Los valores y la ética impregnan toda la vida social, no son sólo una cuestión personal, sino que repercuten en todos los ámbitos y están relacionados con nuestros derechos y deberes como ciudadanos. En otras palabras, la ética no es ajena a ninguna actividad humana. Ésta es la razón por la que la crisis de valores que seguro sufren esas personas a nivel personal, se refleja en la sociedad en su conjunto y constituye un problema que sufrimos todos, del cual se derivan esas acciones y conductas poco edificantes que vemos día a día en nuestro entorno.

Los seres humanos interiorizamos los valores morales poco a poco desde niños y sobre todo en el núcleo familiar. Ahí aprendemos el respeto, la tolerancia, la honestidad, la generosidad, la responsabilidad, la lealtad y la perseverancia, entre otros. A medida que maduramos comenzamos a asumir los valores sociales, y comenzamos a pensar en el respeto a nuestros semejantes, la cooperación, la comprensión, la vocación de servicio, etc.

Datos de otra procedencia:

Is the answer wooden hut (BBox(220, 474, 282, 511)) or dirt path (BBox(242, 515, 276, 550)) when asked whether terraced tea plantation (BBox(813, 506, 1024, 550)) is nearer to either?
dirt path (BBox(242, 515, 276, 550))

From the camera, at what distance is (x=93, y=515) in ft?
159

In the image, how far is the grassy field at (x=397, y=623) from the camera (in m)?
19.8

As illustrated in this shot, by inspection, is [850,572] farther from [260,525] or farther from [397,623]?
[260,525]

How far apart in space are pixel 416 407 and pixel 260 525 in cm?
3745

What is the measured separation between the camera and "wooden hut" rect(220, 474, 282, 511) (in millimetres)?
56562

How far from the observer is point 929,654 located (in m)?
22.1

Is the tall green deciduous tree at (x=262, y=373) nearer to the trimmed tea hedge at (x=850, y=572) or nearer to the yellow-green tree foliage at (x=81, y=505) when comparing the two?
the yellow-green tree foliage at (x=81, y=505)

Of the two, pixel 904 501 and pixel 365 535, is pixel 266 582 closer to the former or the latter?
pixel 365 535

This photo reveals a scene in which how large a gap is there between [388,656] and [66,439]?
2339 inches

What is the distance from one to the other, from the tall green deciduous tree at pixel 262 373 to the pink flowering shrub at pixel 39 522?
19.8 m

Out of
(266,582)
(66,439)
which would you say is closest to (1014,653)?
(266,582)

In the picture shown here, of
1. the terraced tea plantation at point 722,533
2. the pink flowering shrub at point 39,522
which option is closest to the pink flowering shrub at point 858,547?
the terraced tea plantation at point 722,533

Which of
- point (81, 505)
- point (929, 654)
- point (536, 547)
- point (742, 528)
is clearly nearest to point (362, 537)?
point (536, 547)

Sin embargo, actualmente parece que este proceso se ha paralizado y ha dejado de funcionar, ya que nos encontramos con que estos valores han dejado de apreciarse, ya no se tienen en cuenta y, por tanto, poco o nada influyen en las relaciones sociales. 

Esta crisis de valores ha generado una crisis social que nos ha traído también un cambio de paradigma con nuevas referencias morales, e incluso de valoración de las consecuencias de nuestros propios actos, porque ahora nada importa excepto uno mismo. Parafraseando al filósofo Max Weber, el mundo se está desencantando a pasos de gigante.

El respeto es una de las bases de la moral y la ética y consiste en algo tan importante como valorar, considerar y reconocer la dignidad de cada persona en cuanto tal. 

Las actitudes de odio, egoísmo, violencia o indiferencia ante el prójimo, que se manifiestan en las redes sociales, deben ser cambiadas con urgencia porque se enmarcan probablemente, en muchos casos, en un proceso de deshumanización creciente del hombre. Es imprescindible rediseñar y volver a educar a la sociedad para que sea más saludable la vida en el mundo, haciendo renacer los valores que se encuentran dentro de cada conciencia humana.